SUPPLIED INFORMATION:
═══

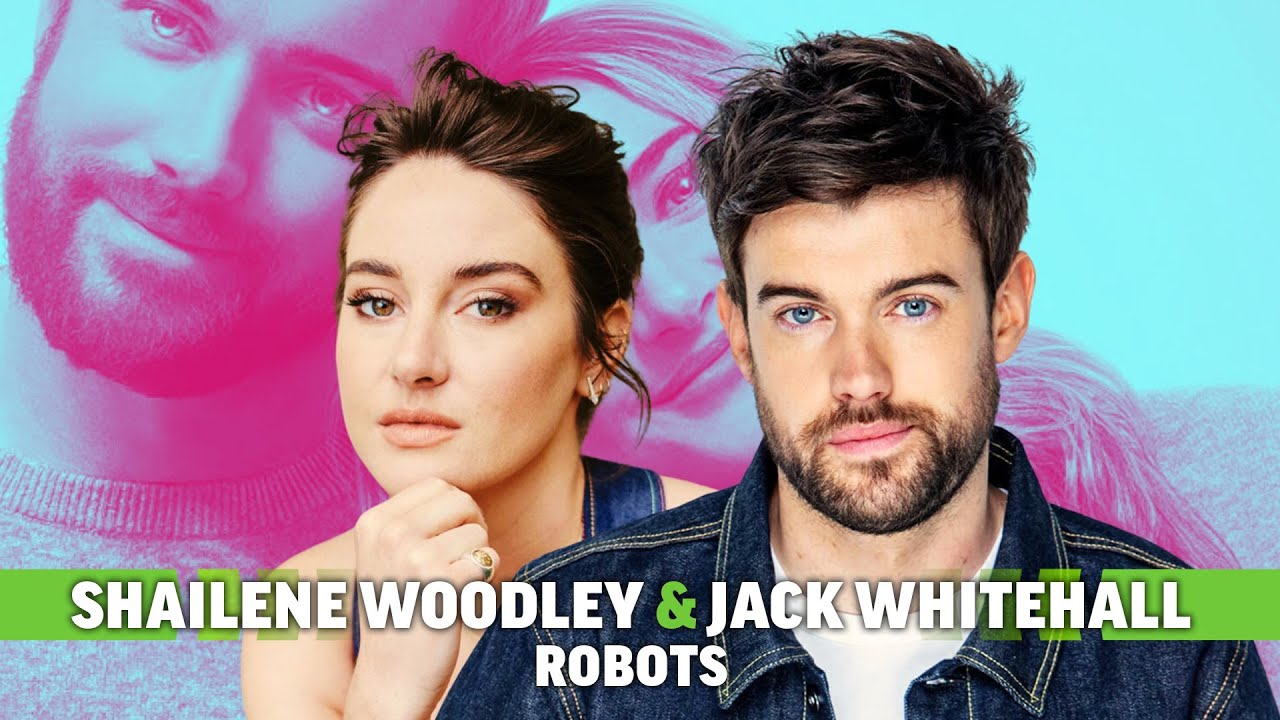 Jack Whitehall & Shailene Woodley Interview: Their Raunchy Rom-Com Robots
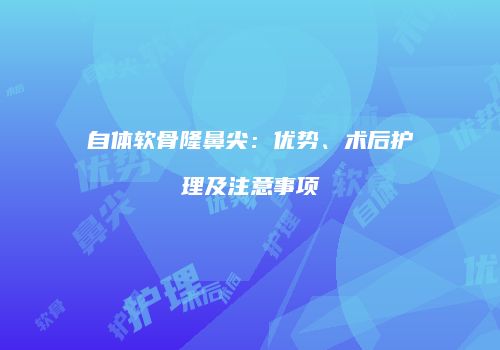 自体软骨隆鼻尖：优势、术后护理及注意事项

═══

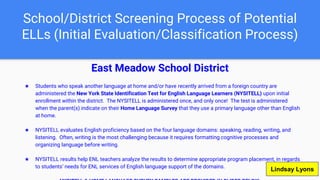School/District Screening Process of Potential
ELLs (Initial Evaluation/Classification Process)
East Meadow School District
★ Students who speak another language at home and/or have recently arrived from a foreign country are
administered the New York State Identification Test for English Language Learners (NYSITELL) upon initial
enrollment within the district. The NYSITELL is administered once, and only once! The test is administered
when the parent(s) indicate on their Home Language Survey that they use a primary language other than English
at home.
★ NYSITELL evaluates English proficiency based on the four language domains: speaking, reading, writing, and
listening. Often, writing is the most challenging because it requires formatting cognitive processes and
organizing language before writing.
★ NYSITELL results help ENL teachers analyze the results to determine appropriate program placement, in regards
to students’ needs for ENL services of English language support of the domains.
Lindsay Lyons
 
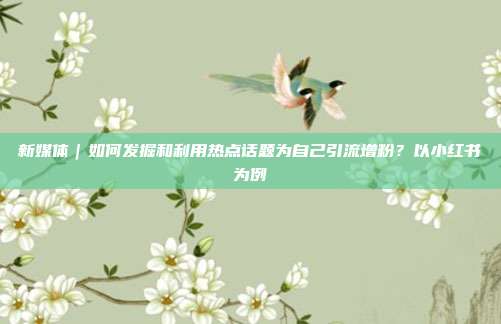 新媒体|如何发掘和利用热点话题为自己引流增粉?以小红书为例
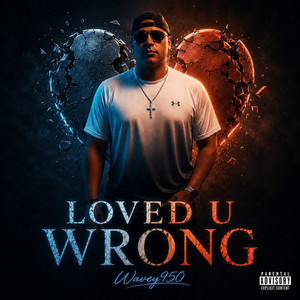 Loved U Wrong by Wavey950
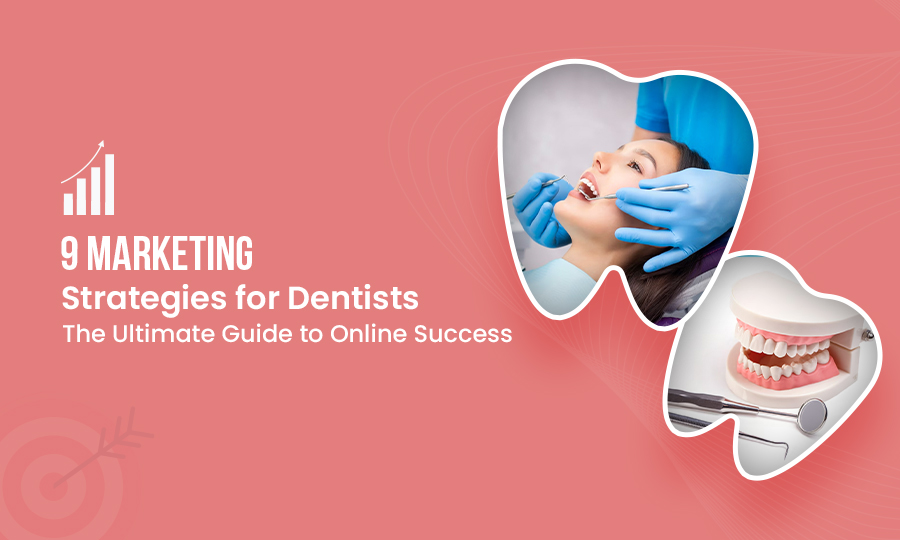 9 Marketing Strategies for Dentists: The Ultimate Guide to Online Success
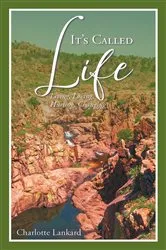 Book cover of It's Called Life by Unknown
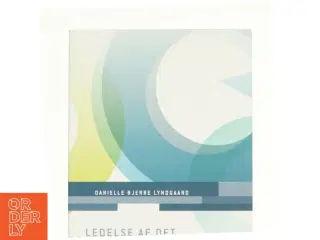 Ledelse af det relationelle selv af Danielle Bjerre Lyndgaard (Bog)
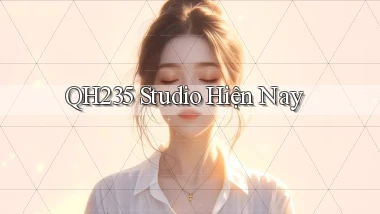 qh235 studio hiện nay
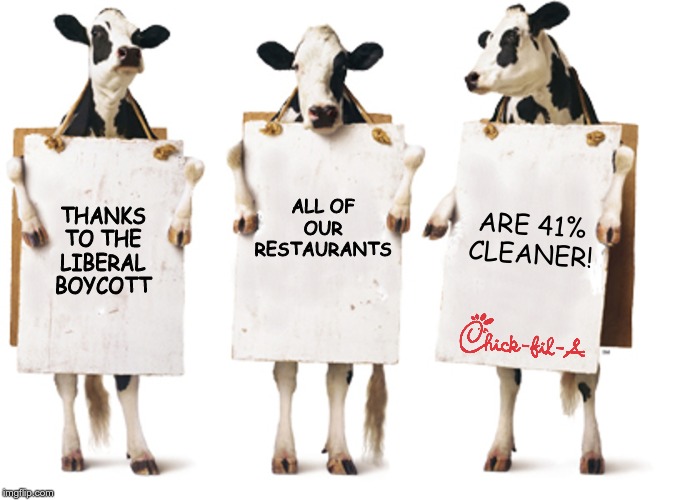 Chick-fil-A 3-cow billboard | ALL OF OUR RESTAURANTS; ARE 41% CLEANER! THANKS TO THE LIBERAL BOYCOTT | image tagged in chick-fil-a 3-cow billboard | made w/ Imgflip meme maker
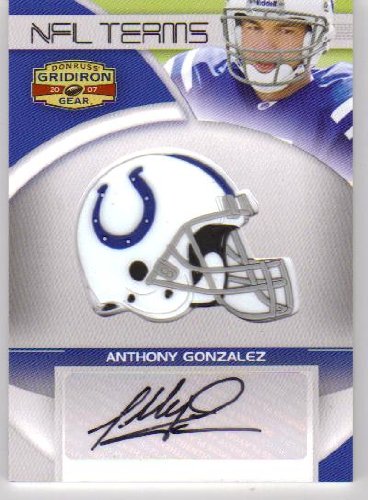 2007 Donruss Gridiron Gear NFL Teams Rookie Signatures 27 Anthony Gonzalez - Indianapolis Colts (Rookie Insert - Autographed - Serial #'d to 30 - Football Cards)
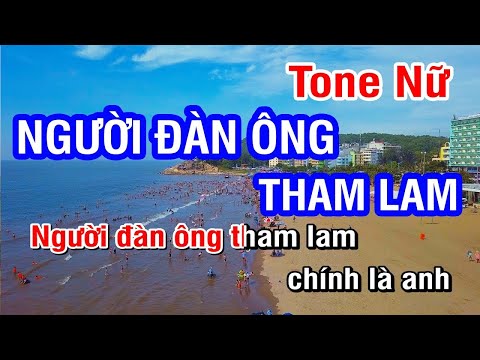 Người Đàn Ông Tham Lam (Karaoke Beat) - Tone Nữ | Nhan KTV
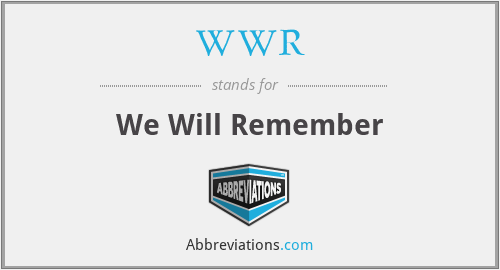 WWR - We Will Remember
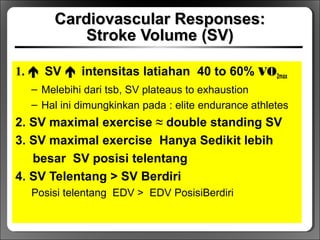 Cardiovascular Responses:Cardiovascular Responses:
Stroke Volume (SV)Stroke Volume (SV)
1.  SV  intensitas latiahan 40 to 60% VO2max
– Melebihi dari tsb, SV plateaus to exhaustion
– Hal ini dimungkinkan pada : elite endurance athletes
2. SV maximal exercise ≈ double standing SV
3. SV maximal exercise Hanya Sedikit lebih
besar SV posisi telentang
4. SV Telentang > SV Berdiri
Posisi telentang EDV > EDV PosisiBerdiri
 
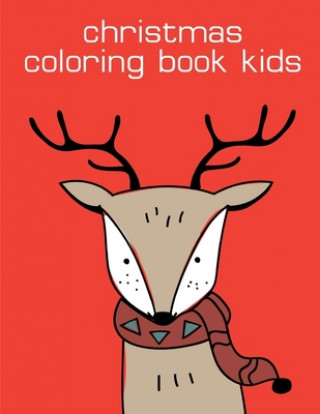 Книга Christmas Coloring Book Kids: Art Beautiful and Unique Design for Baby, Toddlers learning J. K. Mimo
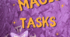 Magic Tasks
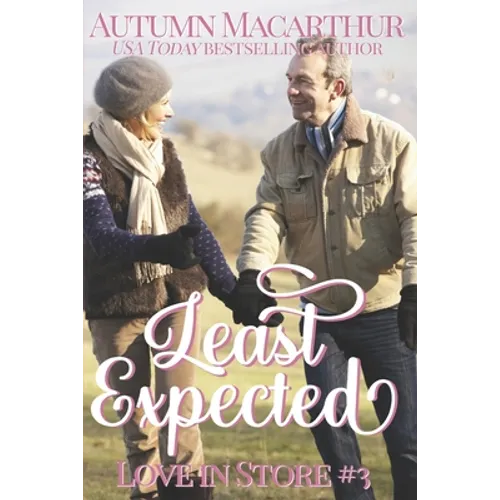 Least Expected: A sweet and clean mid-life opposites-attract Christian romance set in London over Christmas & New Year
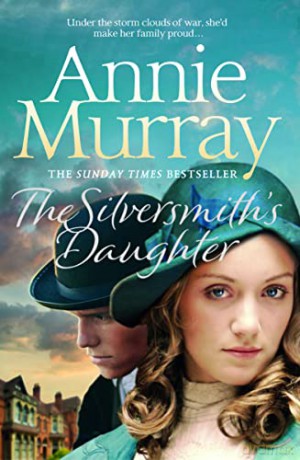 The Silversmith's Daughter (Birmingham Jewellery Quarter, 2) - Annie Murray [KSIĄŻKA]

═══

WHAT IS NEEDED:
From the records above, transcribe exactly the lines starting at the one containing "plateaus to exhaustion" and ending at the one containing "The Silversmith's Daughter". Skip the pictures.

RESULT OF THIS TASK:
– Melebihi dari tsb, SV plateaus to exhaustion
– Hal ini dimungkinkan pada : elite endurance athletes
2. SV maximal exercise ≈ double standing SV
3. SV maximal exercise Hanya Sedikit lebih
besar SV posisi telentang
4. SV Telentang > SV Berdiri
Posisi telentang EDV > EDV PosisiBerdiri
 
 Книга Christmas Coloring Book Kids: Art Beautiful and Unique Design for Baby, Toddlers learning J. K. Mimo
 Magic Tasks
 Least Expected: A sweet and clean mid-life opposites-attract Christian romance set in London over Christmas & New Year
 The Silversmith's Daughter (Birmingham Jewellery Quarter, 2) - Annie Murray [KSIĄŻKA]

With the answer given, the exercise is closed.